日本医師会医学図書館-(前編)

約89,000冊の蔵書、約1,500タイトルの雑誌を利用できる図書館があります。

日本医師会ならではの蔵書収集

図書館サービス都道府県ブロック別

日本医師会医学図書館は、東京都文京区にある日本医師会館にあります。地下1階~地下2階のフロアを使用したスペースで、約8万9千冊の蔵書、約1500タイトルの国内外の雑誌を取り揃えています。

創立は1949年、その後1969年に「医史学」「医政」「医療経済」の3テーマが蔵書収集方針として定められ、これらの書籍が特に充実している点が、医師会の図書館ならではの特色と言えます。

また雑誌については、多くの先生に幅広く利用していただきたいという考えのもと、特定の分野や診療科に特化したものというよりは、主にコアジャーナルを中心に収集しているそうです。1949年当初から雑誌のバックナンバーはすべて保存してあり、厚生労働省の報告書や白書も充実しています。

郵送やインターネットで利用申込ができる

「図書館は利用したいけど、東京にあっても行けない…」と思う方も少なくないかと思いますが、実はこの図書館、来館者はほとんどいません。というのも、図書館に足を運ばなくても、郵送やインターネットを通じたサービス申込ができるようになっているからです。平成23年度の実績では、利用件数3万5千747件のうち、44.4%が郵送・ファックス等、46.9%がインターネットによる申込となっています。では、具体的にどのようなサービスが行われているのでしょうか。

日本医師会医学図書館-(後編)

遠隔地からでも大学図書館と同等の情報を入手できるサービスです

必要な資料のコピーが郵送で自宅に届く

最も利用されているのが「文献複写サービス」です。これは、希望した雑誌や書籍のコピーを郵送してもらえるサービスで、蔵書はもちろんのこと、図書館の相互利用ネットワークを通じて他の図書館からコピーの取り寄せも行えます。
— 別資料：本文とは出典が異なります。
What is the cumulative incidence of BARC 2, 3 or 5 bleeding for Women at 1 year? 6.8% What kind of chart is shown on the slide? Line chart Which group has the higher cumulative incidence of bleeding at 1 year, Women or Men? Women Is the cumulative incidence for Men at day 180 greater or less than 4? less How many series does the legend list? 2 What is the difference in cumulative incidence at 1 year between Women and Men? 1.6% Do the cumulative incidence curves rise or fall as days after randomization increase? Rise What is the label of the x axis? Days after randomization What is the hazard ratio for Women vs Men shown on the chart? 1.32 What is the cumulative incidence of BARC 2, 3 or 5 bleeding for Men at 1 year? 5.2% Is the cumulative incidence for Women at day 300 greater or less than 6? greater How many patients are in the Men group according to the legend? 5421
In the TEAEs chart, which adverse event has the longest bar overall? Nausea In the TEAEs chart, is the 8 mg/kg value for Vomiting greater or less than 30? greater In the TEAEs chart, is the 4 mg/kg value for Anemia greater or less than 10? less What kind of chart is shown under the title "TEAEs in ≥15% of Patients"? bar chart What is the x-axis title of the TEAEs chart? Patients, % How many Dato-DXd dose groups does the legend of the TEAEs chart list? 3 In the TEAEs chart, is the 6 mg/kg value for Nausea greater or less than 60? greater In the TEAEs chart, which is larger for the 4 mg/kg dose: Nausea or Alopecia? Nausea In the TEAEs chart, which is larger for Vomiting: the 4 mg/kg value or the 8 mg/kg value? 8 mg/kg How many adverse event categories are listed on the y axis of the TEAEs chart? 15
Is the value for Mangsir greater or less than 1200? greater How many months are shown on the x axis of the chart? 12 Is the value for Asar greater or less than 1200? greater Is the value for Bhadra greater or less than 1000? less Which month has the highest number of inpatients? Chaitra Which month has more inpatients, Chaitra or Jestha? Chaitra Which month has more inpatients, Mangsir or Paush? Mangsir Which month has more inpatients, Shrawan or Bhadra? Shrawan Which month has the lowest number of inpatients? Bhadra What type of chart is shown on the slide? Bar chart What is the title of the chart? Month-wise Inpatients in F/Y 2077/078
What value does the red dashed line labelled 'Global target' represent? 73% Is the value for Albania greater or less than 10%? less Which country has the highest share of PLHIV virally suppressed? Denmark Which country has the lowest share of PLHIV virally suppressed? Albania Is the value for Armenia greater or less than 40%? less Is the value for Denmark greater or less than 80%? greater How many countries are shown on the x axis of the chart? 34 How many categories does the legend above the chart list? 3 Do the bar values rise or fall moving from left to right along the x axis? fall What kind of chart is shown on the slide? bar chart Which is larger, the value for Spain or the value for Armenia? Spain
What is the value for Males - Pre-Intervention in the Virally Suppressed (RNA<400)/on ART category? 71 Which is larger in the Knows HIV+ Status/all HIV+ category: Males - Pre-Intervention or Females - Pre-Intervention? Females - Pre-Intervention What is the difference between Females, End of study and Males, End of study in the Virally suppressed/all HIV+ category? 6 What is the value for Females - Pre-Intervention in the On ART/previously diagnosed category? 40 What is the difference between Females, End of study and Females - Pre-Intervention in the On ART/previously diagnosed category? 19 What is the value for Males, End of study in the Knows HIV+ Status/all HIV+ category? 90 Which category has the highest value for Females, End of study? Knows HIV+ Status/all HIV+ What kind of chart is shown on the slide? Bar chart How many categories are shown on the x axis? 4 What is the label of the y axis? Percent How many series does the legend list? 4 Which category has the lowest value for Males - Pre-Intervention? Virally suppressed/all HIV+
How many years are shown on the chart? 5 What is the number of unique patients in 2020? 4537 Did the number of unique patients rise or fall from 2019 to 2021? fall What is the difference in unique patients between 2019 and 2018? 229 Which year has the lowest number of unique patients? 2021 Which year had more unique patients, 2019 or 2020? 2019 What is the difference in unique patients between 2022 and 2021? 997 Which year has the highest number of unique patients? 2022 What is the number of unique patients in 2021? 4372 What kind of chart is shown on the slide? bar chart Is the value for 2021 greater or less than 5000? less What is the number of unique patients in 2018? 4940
複写サービス利用者の89.6%が希望の資料を手に入れることができており、「大学図書館で手に入らなかった資料が見つかった」という声も聞かれます。

その他、希望した雑誌の最新号の目次コピーが定期的に届く「コンテンツ・サービス」、特定のテーマに沿った文献をリスト化してくれる「文献調査サービス」、検索などの利用相談に応じる「レファレンス・サービス」、宅配便での貸出も可能な「館外貸出サービス」があります。いずれも来館しなくても利用できるサービスなので、全国各地から申込が来ています。

都道府県ブロック別
(写真左)資料のコピーはこのような形で手元に届きます。
(写真右上)館内にある検索システム。文献のデータベース検索ができます。

若い方にも活用してほしい

石井正三常任理事

この医学図書館のサービスについて、石井正三常任理事にお話を伺いました。

「大学にも図書館はありますが、卒業した場合は使えないか、あるいは直接大学に足を運ばなければサービスを受けられない場合がほとんどです。当館を利用する方は、就職して大学が遠くなってしまった方や、大学から離れた場所で開業した方などが多いようですが、大学にいた頃と同等の情報を入手することができると好評をいただいています。

また、医師会がこれまで出してきた『日医ニュース』『日本医師会雑誌』などの情報誌・機関誌などは、原本の紙が劣化しても内容を参照できるように、随時マイクロフィルムに保存する事業も行っています。こういった過去のデータを保存していくのも、医師会の図書館である当館の使命のひとつだと思います。

今は一般にもインターネットが普及し、自分で文献や情報を検索するという若い方も多いかもしれませんが、まとまった情報を得たいという場合には、当館はとても便利だと思います。いろいろな方に利用してもらいたいと思います。」

日本医師会医学図書館は、日本医師会の会員になれば誰でも利用できます。研修医の場合、日本医師会臨床研修医支援ネットワークに加入することで、会員と同じように利用することができます。医学生のみなさんも、今後ぜひ利用を検討してみてはいかがでしょうか。